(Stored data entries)
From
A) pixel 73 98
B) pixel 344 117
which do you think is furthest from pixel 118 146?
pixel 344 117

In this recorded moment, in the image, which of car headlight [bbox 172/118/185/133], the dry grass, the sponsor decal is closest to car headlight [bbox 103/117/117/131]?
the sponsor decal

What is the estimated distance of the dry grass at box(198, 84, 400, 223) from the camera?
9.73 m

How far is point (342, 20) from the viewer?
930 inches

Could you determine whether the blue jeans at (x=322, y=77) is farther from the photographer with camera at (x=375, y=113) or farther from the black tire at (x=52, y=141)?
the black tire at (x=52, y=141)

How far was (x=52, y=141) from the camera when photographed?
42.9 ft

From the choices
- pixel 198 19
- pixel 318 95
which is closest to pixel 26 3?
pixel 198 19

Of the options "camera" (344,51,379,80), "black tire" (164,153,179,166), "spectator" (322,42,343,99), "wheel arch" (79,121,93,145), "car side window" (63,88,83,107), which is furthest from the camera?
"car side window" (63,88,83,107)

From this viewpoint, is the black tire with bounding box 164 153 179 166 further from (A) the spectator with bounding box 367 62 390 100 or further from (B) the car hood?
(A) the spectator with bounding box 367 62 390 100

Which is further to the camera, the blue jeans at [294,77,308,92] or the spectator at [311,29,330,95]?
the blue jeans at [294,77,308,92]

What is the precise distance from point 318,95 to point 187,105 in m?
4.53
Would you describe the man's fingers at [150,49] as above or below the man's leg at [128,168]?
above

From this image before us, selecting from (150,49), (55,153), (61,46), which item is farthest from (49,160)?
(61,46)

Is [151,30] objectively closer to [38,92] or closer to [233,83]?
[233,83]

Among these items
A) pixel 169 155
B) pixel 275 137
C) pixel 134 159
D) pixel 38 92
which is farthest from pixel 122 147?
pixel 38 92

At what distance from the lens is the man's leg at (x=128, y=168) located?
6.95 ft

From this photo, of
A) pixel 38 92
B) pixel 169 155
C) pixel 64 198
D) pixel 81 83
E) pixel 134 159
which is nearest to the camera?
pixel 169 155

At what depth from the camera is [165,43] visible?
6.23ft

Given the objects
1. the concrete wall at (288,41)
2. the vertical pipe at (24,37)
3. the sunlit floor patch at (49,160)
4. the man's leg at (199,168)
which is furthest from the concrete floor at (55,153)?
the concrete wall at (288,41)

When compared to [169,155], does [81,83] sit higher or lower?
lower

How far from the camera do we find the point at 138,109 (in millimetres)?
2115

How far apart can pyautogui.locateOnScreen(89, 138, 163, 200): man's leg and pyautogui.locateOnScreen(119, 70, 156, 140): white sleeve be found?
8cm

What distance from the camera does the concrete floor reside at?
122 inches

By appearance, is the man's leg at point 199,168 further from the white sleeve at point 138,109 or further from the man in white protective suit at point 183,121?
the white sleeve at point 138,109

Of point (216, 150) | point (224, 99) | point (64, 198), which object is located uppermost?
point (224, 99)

▶ _Short task_
Copy out word for word everything from the line containing "Of point (216, 150)" down to the end of the entries.

▶ _Response below_
Of point (216, 150) | point (224, 99) | point (64, 198), which object is located uppermost?
point (224, 99)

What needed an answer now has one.